[Passage shown — start]

Sal Khan, a YouTube phenomenon, is on a stage talking to higher education professionals about how he’s disrupting their business. How he got here is an interesting story that has everything to do with money.
“I can’t claim to be a Mother Teresa, but the fact that helping people is more important than making money is just reality,” he told us.
In 2006, Khan was working in the world of hedge funds. To help his young cousins who were struggling with science and math concepts in grade school, he started tutoring them remotely via a series of YouTube videos.
This work, which became known as the Khan Academy and has turned into his full-time job, was less about financial profit and more about helping people who desperately needed a higher quality education.
Today, five years later, Khan has made more than 2,600 micro-lessons and posted them on YouTube. They’re all free for anyone to watch; yet somehow, without revenue, Khan feels he is more successful than he was in the world of finance.
Now, Khan is addressing a room of industry professionals at the Future of State Universities Conference in Dallas, talking about how technology can be used to give everyone a better education. The conference brought together education influencers from around the world, including university heads, state governors and policy makers. Moments before he spoke to them, Khan took a moment to talk with VentureBeat, and he gave us some amazing insights about work, money, happiness and the value of helping others.

[Passage shown — finish]
[Given material — start]

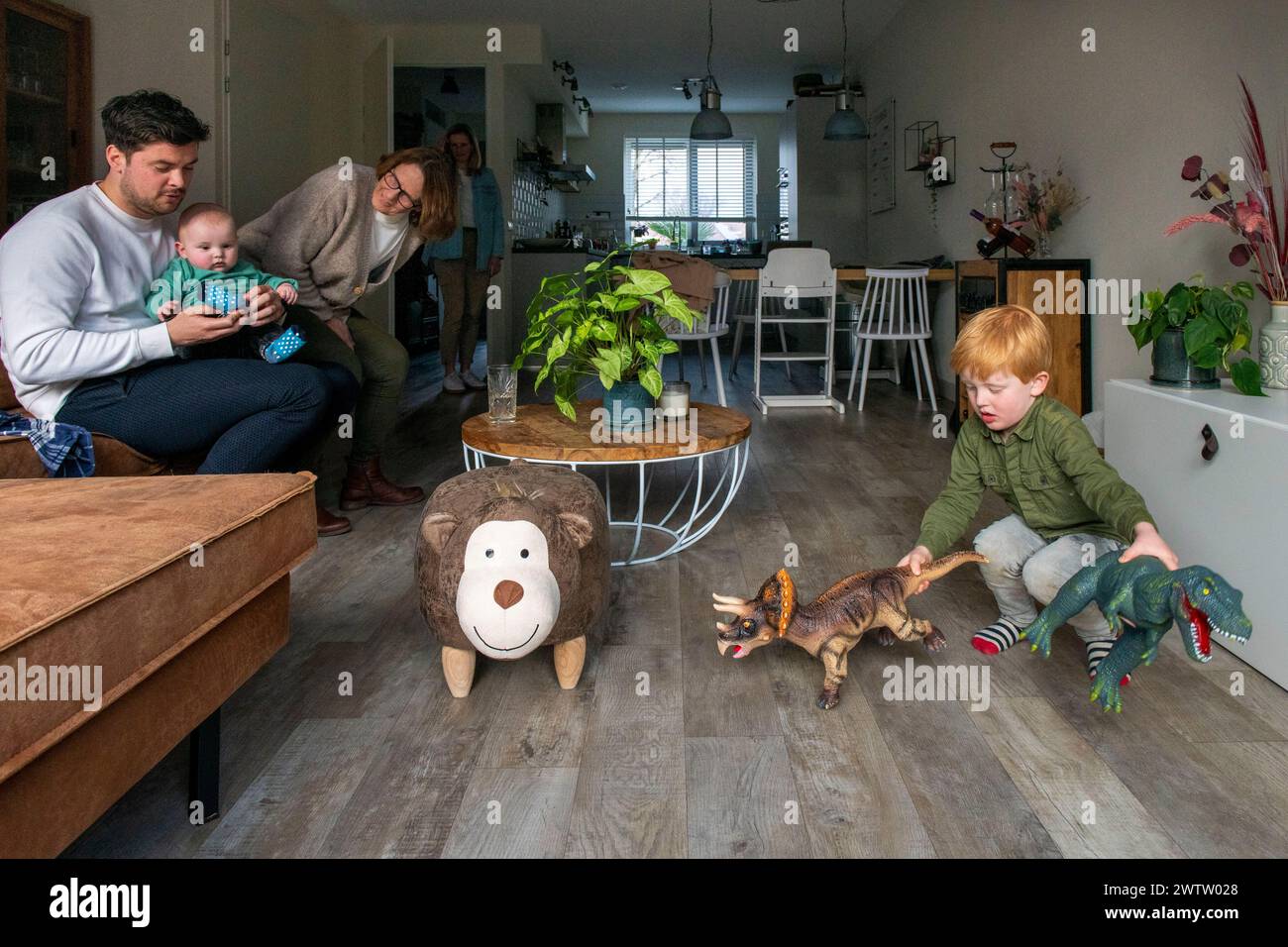 Eine Familie verbringt Zeit zusammen drinnen, mit einem Mann, der ein Baby hält, einer Frau, die das Kind ansieht, und einem kleinen Jungen, der mit Dinosaurierspielzeug auf dem Boden spielt. Stockfoto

[Given material — finish]

Your instructions:
Answer these questions from the passage about Sal Khan.
(a) In 2006, in what world was Khan working?
(b) How many micro-lessons has Khan made and posted on YouTube?
(c) In what city was the Future of State Universities Conference held?

Task result:
(a) The world of hedge funds.
(b) More than 2,600.
(c) Dallas.